Start of Block

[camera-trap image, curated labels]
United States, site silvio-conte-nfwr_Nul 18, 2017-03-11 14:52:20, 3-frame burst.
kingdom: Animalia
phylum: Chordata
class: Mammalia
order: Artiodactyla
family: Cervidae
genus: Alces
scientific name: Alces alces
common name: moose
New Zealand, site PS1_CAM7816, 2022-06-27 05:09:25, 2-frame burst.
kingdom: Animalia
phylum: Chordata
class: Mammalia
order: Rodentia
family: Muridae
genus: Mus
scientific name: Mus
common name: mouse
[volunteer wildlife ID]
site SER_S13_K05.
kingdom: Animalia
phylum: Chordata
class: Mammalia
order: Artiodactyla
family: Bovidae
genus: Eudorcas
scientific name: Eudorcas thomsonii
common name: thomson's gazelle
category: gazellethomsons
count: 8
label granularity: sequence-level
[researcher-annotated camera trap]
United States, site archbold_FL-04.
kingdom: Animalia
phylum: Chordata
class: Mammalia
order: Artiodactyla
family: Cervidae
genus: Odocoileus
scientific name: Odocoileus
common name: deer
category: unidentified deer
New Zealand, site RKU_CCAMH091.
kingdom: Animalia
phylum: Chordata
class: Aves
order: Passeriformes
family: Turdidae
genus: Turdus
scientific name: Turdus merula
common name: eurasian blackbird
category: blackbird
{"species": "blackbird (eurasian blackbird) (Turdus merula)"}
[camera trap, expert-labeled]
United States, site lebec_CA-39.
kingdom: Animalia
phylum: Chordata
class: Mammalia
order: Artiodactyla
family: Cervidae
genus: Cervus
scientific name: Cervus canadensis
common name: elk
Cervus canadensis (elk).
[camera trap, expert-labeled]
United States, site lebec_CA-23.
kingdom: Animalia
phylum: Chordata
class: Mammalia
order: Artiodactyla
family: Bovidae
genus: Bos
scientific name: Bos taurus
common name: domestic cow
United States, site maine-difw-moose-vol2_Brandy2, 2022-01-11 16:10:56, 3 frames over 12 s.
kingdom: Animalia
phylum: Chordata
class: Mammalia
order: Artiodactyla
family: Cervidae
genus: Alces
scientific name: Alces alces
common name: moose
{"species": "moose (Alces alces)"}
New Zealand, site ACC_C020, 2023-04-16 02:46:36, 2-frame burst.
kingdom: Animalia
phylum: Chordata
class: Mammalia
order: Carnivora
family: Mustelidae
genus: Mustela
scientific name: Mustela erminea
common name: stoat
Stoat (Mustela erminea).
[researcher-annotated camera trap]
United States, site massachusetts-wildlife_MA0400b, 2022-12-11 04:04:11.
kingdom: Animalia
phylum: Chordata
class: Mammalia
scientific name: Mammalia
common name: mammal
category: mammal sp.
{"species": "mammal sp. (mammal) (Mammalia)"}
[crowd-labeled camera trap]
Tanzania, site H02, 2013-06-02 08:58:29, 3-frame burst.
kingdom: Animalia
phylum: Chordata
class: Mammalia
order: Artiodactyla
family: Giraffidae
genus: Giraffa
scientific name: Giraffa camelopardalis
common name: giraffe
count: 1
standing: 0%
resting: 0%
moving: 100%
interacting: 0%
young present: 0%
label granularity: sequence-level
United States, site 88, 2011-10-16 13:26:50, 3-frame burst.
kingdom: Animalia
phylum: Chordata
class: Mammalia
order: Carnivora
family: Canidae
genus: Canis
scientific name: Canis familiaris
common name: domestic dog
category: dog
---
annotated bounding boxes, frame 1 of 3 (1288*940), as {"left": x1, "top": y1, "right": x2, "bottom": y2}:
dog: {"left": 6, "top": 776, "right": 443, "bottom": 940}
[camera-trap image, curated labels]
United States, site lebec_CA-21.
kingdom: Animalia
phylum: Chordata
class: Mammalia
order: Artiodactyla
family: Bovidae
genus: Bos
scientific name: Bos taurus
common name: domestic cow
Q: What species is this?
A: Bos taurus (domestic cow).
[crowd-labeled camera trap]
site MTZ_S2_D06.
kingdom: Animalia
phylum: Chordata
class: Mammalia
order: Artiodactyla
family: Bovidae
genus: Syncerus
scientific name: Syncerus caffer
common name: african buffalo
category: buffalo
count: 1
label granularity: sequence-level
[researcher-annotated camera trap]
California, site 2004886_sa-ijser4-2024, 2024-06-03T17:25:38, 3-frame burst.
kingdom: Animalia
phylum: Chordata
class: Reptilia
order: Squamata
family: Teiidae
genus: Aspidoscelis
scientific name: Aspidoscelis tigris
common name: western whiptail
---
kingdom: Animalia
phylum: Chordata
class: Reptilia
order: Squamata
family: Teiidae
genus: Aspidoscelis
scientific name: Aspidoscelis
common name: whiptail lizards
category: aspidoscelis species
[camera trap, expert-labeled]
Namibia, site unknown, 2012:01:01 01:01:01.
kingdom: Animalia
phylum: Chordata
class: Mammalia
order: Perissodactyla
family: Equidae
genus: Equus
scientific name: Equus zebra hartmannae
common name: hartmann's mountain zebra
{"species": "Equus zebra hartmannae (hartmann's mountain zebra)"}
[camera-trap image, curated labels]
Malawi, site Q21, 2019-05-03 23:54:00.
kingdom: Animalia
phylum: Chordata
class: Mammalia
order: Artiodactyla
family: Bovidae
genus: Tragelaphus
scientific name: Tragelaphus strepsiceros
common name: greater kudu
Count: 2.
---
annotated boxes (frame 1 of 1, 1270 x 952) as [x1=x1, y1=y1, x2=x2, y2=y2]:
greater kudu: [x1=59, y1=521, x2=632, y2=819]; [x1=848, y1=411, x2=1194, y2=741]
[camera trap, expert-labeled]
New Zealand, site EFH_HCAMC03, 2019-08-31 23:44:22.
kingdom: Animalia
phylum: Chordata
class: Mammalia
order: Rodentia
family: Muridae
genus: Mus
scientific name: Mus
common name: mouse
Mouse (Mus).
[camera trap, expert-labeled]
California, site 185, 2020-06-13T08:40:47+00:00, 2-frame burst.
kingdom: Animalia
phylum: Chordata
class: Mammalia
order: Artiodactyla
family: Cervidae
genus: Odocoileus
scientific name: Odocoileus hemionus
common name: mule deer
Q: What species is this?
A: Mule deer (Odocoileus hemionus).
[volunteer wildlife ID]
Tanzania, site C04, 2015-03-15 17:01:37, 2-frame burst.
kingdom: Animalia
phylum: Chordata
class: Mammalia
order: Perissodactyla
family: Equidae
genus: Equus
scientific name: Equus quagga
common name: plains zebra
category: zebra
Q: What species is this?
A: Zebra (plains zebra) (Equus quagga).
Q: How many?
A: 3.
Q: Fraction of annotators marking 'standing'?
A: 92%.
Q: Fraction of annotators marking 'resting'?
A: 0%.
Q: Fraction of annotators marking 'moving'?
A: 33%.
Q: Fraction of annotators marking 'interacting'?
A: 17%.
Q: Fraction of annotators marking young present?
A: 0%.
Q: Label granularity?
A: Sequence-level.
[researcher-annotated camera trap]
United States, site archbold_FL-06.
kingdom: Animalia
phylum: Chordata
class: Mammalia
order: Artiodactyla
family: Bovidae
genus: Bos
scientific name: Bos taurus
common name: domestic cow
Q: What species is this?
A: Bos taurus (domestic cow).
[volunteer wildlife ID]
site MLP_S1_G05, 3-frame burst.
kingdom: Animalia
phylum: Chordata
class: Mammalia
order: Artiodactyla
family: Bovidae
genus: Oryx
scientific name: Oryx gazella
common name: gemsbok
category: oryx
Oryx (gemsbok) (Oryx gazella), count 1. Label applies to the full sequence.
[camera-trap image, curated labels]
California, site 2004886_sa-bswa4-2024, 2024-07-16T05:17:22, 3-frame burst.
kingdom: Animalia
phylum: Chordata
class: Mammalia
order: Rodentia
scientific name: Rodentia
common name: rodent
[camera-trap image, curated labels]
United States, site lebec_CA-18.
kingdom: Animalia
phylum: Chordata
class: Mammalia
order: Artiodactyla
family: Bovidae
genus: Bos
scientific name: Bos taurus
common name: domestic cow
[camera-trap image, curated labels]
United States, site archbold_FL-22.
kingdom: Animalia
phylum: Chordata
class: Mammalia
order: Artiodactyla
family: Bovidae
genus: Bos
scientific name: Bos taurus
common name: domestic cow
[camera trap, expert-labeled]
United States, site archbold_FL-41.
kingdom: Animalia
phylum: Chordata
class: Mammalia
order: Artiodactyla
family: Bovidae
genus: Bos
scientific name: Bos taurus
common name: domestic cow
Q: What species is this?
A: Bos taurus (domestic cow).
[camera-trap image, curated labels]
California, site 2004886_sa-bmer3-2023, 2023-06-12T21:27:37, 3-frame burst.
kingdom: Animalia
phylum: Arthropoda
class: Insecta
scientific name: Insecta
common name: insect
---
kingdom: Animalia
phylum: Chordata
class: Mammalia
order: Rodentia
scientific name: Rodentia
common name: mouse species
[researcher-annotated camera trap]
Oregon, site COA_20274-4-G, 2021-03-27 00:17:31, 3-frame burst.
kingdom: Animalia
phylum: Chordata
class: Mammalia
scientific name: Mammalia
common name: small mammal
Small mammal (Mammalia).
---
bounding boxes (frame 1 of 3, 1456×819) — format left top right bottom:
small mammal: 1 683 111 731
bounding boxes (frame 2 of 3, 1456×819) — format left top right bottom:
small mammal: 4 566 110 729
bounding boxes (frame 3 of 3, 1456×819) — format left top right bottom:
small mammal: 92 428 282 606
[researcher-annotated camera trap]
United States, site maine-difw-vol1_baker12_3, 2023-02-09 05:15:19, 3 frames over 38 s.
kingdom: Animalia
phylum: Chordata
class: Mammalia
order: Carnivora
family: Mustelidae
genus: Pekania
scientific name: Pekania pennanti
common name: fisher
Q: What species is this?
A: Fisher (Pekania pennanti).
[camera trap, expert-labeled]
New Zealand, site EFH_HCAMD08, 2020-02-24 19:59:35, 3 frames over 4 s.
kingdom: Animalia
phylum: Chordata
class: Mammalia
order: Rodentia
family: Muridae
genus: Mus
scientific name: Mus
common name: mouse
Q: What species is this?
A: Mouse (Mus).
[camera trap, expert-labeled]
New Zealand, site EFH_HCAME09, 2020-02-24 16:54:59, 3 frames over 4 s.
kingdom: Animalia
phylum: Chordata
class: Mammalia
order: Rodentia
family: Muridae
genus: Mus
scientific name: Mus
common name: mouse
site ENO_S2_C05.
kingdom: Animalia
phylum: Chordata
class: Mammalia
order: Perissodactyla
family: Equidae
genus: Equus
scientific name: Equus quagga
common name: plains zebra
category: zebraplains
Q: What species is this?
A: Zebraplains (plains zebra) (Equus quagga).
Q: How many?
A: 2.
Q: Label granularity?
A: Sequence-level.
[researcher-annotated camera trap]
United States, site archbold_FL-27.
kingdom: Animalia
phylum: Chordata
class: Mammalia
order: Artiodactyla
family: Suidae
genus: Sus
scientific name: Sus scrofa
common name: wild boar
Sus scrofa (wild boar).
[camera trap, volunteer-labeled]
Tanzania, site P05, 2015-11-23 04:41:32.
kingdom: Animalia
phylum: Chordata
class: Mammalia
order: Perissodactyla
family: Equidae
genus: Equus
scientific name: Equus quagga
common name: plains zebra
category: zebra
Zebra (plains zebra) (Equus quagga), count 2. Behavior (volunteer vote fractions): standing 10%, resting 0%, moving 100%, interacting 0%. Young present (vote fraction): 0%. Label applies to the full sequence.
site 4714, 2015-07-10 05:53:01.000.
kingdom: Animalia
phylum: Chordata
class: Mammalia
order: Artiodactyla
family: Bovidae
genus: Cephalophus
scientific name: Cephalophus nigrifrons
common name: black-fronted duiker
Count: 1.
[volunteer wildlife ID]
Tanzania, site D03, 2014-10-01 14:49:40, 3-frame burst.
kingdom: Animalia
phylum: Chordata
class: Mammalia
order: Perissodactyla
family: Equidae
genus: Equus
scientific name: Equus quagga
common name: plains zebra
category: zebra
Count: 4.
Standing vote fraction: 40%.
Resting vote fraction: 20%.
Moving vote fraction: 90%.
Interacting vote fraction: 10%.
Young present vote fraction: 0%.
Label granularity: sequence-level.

End of Block

[Your objective]
Quote only the stretch of lines that starts the data above and ends with the line containing "scientific name: Eudorcas thomsonii", both included.

[Answer to this problem]
[camera-trap image, curated labels]
United States, site silvio-conte-nfwr_Nul 18, 2017-03-11 14:52:20, 3-frame burst.
kingdom: Animalia
phylum: Chordata
class: Mammalia
order: Artiodactyla
family: Cervidae
genus: Alces
scientific name: Alces alces
common name: moose
New Zealand, site PS1_CAM7816, 2022-06-27 05:09:25, 2-frame burst.
kingdom: Animalia
phylum: Chordata
class: Mammalia
order: Rodentia
family: Muridae
genus: Mus
scientific name: Mus
common name: mouse
[volunteer wildlife ID]
site SER_S13_K05.
kingdom: Animalia
phylum: Chordata
class: Mammalia
order: Artiodactyla
family: Bovidae
genus: Eudorcas
scientific name: Eudorcas thomsonii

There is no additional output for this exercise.